Directions
Copy the listing below word for word, from its first line through the line containing "Hallway to Entranceway to Master Bedroom", and leave the pictures out.

......

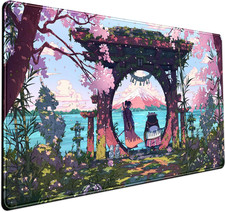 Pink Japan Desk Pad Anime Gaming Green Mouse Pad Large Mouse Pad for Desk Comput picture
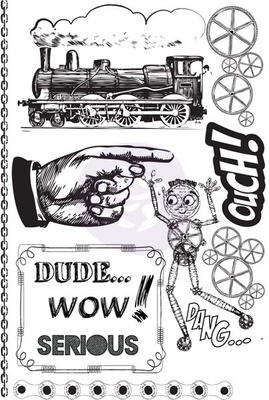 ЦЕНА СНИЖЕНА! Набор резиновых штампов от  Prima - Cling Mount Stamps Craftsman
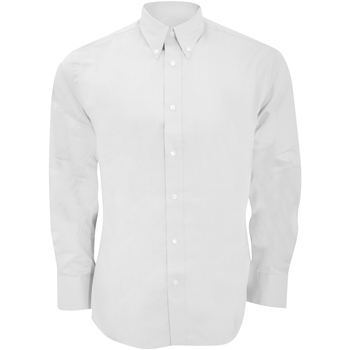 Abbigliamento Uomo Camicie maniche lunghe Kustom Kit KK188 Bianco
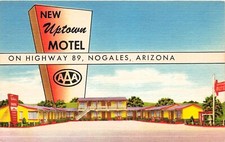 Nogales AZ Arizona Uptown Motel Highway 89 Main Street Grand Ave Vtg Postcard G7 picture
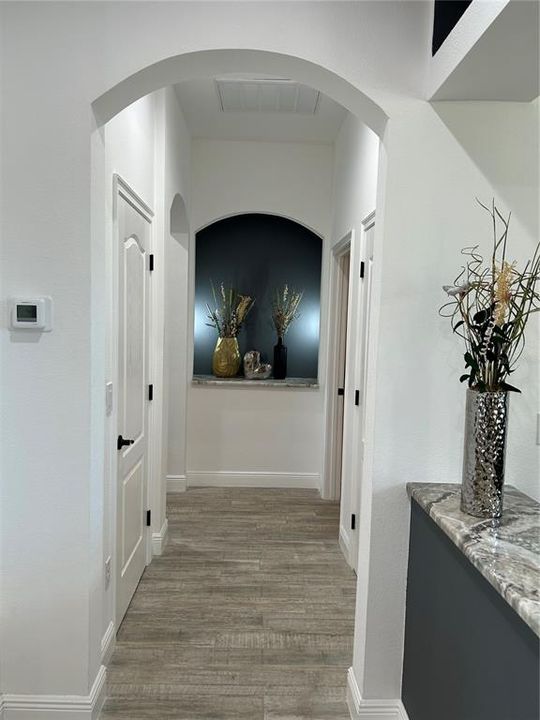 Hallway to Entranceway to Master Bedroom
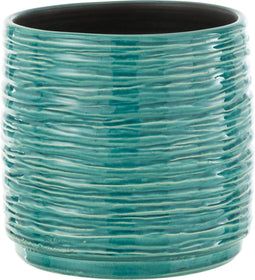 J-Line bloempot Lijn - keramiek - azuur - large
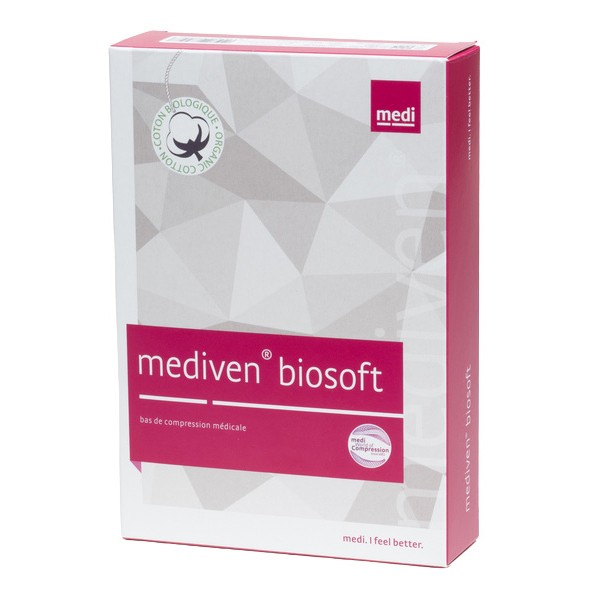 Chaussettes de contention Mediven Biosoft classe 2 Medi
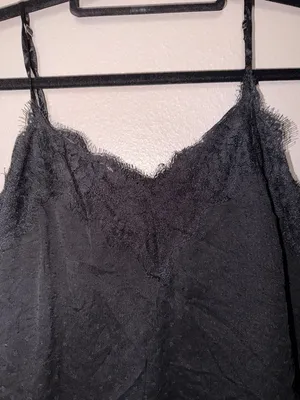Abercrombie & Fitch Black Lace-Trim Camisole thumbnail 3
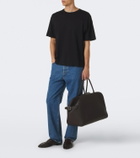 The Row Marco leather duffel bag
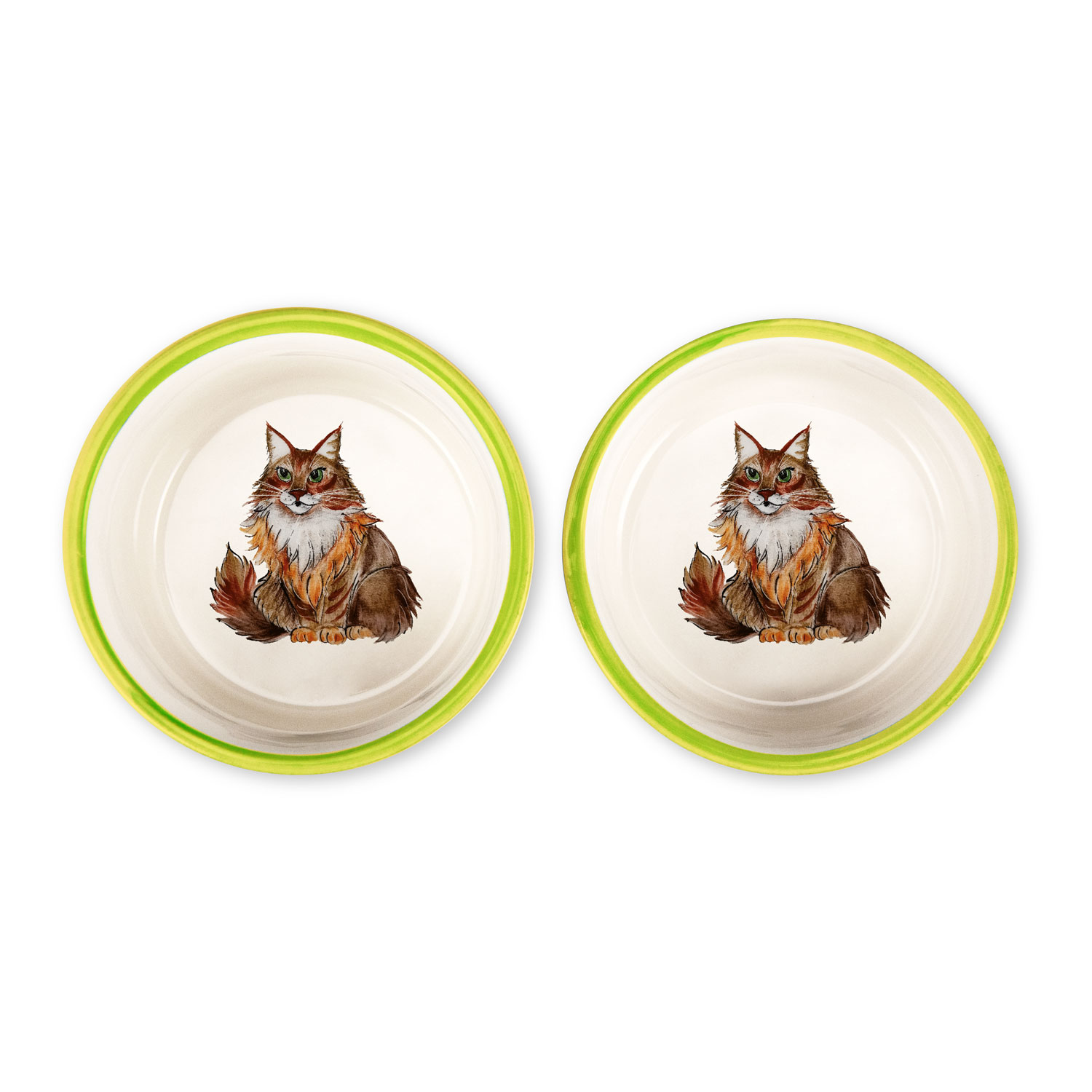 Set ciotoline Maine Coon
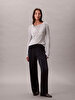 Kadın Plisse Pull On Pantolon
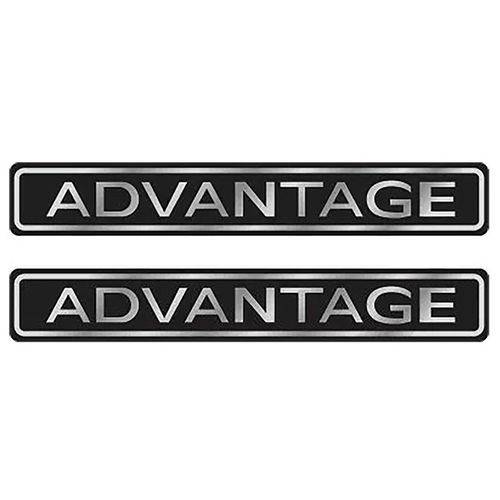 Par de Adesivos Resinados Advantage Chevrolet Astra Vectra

......

Answer section
 Pink Japan Desk Pad Anime Gaming Green Mouse Pad Large Mouse Pad for Desk Comput picture
 ЦЕНА СНИЖЕНА! Набор резиновых штампов от  Prima - Cling Mount Stamps Craftsman
 Abbigliamento Uomo Camicie maniche lunghe Kustom Kit KK188 Bianco
 Nogales AZ Arizona Uptown Motel Highway 89 Main Street Grand Ave Vtg Postcard G7 picture
 Hallway to Entranceway to Master Bedroom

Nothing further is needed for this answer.